- [Exercise aim] Each line in the material below, starting at the one that contains "721 Jahr Avenue, Portland, ND" and ending at the one that contains "Alfa Romeo Giulietta", should be repeated exactly; the pictures should not.

--- Dataset entries ---

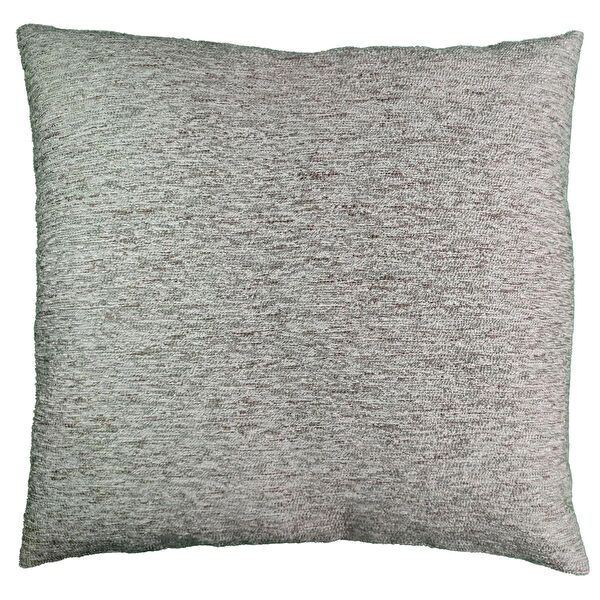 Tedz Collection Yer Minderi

---
--- Dataset entries ---

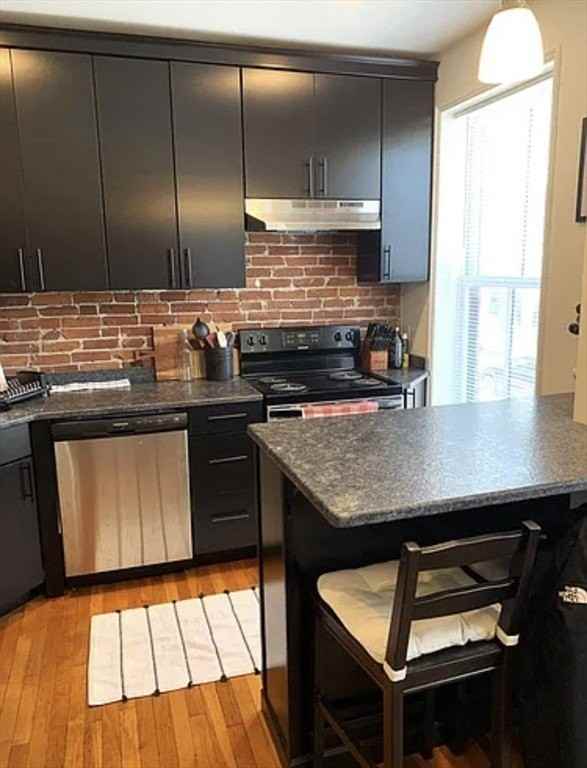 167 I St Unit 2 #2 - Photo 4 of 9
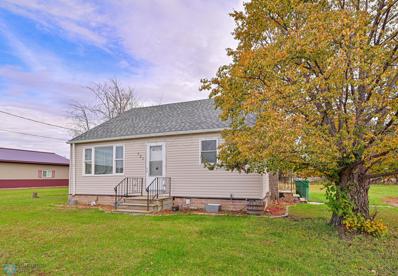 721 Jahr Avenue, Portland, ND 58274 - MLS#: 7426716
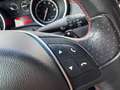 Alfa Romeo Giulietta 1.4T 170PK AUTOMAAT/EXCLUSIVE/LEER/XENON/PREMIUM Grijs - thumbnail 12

---

- [Final answer]
 721 Jahr Avenue, Portland, ND 58274 - MLS#: 7426716
 Alfa Romeo Giulietta 1.4T 170PK AUTOMAAT/EXCLUSIVE/LEER/XENON/PREMIUM Grijs - thumbnail 12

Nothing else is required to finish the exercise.